This repository holds presentation materials used for seminars about FacileData.
The FacileData ecosystem (aka the "facileverse") is a set of R packages built to make the analysis and exploration of large, consortia-scale genomic datasets more fruitful for computational and non-computational biologists, alike.
This is accomplished by providing an ecosystem of packages which:
- Defines a fluent data query and retrieveal API for multi-omics datasets, such as the diversity of data generated by the TCGA.
- An efficient (in memory and speed) reference implementation of data container that implements the FacileData API (a FacileDataSet). This casn easily store the entirety of the high throughput genomics data (RNA-seq, microarray, CNV, etc) generated from the ~11,000 samples in the TCGA.

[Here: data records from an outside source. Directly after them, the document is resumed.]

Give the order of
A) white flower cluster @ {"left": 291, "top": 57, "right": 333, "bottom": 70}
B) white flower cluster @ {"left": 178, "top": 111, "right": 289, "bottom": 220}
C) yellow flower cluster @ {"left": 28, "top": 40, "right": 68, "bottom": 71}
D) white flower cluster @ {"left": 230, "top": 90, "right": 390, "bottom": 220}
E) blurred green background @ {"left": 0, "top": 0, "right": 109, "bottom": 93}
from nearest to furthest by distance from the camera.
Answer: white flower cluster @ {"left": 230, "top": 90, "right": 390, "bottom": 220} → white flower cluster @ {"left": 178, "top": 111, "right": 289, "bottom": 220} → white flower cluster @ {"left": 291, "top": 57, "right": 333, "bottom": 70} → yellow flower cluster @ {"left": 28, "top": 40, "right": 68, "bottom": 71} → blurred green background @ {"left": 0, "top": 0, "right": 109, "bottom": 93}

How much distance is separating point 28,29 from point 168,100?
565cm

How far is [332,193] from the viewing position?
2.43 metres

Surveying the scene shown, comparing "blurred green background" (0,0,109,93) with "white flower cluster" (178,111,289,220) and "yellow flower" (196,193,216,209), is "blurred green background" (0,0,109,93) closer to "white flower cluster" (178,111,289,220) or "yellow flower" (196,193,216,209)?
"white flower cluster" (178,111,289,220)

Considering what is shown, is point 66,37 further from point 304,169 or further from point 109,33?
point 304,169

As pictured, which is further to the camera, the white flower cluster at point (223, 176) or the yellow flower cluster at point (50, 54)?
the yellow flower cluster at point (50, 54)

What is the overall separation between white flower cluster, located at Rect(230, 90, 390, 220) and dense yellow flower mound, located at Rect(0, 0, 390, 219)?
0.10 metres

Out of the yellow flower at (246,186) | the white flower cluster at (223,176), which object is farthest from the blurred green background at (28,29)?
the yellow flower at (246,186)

- A set of common analyses over these data (PCA, differential expression, GSEA, etc.) implemented using the FacileData API (FacileAnalyses).
- A set of modularized, interactive (shiny) components that can query, retrieve, and display data from a container that implements the FacileData API.
- A set of interactive (shiny) components that can drive analyses and present their results interactively. Results can be displayed within the context of a shiny app, or as an interactive htmlwidget an Rmarkdown report.
Importantly, the interactive components built here can all be weaved together into a shiny application that is completely driven by a point-and-click interface, or can individually be invoked as shiny gadgets during an analysis that is conducted in an interactive R sesssion by an analyst.
We plan to open source these tools in the second half of 2019.
This was the first public debut of FacileData, given on May 3, 2017 at
PLOTCON. We outlined the need for tools that enable better
collaboration between biologists and computational biologists, and showcased how
the FacileDataSet
and a FacileExplorer
shiny application serves this
purpose.
The video of this talk has been posted to YouTube.